# [solved] estat

## dtmaster

Hallo Leute,

ich suche schon seit einiger zeit das Tool estat. Leider bringt google keine ergebnisse. Und beim Author des Tools gibt es das nicht mehr.

Hat es einer von euch vielleicht noch rumliegen und würde es mir zukommen lassen?

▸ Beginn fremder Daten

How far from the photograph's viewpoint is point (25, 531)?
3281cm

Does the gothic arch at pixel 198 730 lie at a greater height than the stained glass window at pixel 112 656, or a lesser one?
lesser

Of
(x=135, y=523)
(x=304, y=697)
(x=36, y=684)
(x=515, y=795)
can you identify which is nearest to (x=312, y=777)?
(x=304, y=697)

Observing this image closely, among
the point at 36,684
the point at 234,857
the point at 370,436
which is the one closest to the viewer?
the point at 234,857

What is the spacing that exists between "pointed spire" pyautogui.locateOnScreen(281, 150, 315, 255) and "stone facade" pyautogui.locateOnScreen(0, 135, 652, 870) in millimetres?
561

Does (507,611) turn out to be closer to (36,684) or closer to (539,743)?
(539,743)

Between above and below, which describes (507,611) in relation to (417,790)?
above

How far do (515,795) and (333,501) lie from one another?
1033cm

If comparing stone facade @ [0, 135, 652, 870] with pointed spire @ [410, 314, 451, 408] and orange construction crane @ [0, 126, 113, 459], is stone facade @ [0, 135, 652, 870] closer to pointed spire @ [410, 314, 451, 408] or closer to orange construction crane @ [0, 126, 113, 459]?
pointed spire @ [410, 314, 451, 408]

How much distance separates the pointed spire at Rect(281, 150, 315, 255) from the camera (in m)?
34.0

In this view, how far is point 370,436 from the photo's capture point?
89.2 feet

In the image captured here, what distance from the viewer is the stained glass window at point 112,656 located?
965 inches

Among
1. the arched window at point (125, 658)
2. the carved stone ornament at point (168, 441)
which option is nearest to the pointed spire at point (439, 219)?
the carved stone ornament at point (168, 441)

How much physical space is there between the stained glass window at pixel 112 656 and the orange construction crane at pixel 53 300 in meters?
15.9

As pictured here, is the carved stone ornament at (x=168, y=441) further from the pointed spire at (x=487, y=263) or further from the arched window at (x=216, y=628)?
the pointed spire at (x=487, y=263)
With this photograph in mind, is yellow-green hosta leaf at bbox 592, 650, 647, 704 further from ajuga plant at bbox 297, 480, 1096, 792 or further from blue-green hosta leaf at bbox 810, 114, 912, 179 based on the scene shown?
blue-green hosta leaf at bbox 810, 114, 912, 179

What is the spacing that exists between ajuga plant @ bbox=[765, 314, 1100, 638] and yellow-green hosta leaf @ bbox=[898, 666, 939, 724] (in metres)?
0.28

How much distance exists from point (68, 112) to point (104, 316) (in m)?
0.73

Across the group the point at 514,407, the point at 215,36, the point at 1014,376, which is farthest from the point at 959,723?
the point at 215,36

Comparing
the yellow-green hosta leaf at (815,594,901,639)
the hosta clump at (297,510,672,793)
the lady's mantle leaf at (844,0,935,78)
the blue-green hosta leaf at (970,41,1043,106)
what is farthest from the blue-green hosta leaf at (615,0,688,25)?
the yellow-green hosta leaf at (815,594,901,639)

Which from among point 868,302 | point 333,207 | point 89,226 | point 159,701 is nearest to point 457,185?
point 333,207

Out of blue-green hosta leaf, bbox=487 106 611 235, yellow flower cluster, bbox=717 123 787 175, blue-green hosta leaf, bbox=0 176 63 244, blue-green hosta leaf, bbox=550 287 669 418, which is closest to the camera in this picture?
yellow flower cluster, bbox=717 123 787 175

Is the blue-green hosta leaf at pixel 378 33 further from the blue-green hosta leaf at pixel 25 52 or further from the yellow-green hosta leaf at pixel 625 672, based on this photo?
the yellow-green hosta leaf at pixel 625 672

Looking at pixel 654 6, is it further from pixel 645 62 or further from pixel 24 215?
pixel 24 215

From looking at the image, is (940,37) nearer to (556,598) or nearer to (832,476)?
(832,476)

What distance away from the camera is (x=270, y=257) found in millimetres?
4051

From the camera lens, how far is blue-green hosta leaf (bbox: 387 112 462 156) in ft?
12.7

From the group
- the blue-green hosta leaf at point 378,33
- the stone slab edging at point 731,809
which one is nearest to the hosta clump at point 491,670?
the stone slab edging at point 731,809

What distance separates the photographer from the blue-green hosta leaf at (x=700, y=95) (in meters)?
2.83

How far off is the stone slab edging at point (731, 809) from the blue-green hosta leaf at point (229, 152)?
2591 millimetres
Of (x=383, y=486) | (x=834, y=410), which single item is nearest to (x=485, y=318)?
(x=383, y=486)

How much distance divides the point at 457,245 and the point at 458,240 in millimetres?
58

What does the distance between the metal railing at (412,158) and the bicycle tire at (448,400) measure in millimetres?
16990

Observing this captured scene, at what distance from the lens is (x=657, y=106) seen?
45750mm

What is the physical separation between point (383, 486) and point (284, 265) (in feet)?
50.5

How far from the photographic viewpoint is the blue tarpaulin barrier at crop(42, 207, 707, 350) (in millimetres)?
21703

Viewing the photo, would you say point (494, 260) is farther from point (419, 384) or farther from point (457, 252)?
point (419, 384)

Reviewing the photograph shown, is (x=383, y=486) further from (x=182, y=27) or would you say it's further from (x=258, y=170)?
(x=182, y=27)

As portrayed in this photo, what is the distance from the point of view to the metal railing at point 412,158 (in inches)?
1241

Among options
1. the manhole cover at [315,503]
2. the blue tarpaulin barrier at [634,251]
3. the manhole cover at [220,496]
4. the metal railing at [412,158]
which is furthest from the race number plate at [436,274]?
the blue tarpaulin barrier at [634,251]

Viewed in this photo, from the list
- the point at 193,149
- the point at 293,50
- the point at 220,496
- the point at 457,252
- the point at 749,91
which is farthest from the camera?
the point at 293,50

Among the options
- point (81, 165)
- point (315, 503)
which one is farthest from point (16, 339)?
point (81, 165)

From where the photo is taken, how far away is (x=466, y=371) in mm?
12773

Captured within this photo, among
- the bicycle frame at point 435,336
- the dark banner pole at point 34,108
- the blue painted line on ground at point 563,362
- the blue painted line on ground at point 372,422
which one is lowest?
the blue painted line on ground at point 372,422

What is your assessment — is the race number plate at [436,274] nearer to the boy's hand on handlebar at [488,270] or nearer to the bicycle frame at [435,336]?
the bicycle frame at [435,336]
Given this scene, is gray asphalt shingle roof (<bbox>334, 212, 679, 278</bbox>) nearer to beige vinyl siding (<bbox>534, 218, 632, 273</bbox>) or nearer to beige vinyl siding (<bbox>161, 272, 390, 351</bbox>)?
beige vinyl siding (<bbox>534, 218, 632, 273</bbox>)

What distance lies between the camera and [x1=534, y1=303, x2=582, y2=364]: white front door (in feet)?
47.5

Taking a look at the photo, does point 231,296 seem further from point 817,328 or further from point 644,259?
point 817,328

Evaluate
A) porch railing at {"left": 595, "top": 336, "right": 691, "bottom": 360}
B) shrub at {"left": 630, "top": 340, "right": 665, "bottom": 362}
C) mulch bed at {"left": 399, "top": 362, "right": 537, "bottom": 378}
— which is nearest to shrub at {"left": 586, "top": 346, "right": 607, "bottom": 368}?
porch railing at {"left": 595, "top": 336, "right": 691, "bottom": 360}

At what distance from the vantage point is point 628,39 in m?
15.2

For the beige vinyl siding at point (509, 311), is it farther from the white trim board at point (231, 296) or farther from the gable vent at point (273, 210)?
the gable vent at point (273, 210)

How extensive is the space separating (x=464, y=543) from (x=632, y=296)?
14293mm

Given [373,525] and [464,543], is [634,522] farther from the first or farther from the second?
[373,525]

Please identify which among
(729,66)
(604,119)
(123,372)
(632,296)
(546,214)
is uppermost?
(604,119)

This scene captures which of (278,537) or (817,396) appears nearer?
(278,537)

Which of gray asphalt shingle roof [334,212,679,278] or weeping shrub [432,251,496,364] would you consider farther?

Danke schon einmal dafür..

GrußLast edited by dtmaster on Wed Oct 20, 2010 3:13 pm; edited 1 time in total

----------

## cyril_sneer

Ich hab da mehrere Programme gefunden die so heißen. Meinst du vielleicht dieses hier ? http://www.geovista.psu.edu/ESTAT/

----------

## dtmaster

nein..

ich meinte dieses tool hier:

estat -- Emerge progress monitor LINK

Leider gibt es das dort nicht mehr zum download.

----------

## py-ro

Wie wäre genlop als alternative?

Py

----------

## dtmaster

das tools sagt mir nichts.

----------

## Genone

Schonmal beim Autor nachgefragt?

----------

## dtmaster

Ja habe ich.

Aber der hat mir nur geantwortet das die entwicklung eingestellt wurde. mehr nicht.

----------

## 69719

 *py-ro wrote:*   

> Wie wäre genlop als alternative?
> 
> Py

 

Was der Bauer nicht kennt, das frisst er nicht  :Wink: 

Aber

```

genlop -c

```

ist schon nett.

----------

## py-ro

Mit 

```
watch -n15 genlop -c
```

ist es noch netter!  :Wink: 

Py

----------

## dtmaster

also ich habe mir jetzt mal genlop angeschaut.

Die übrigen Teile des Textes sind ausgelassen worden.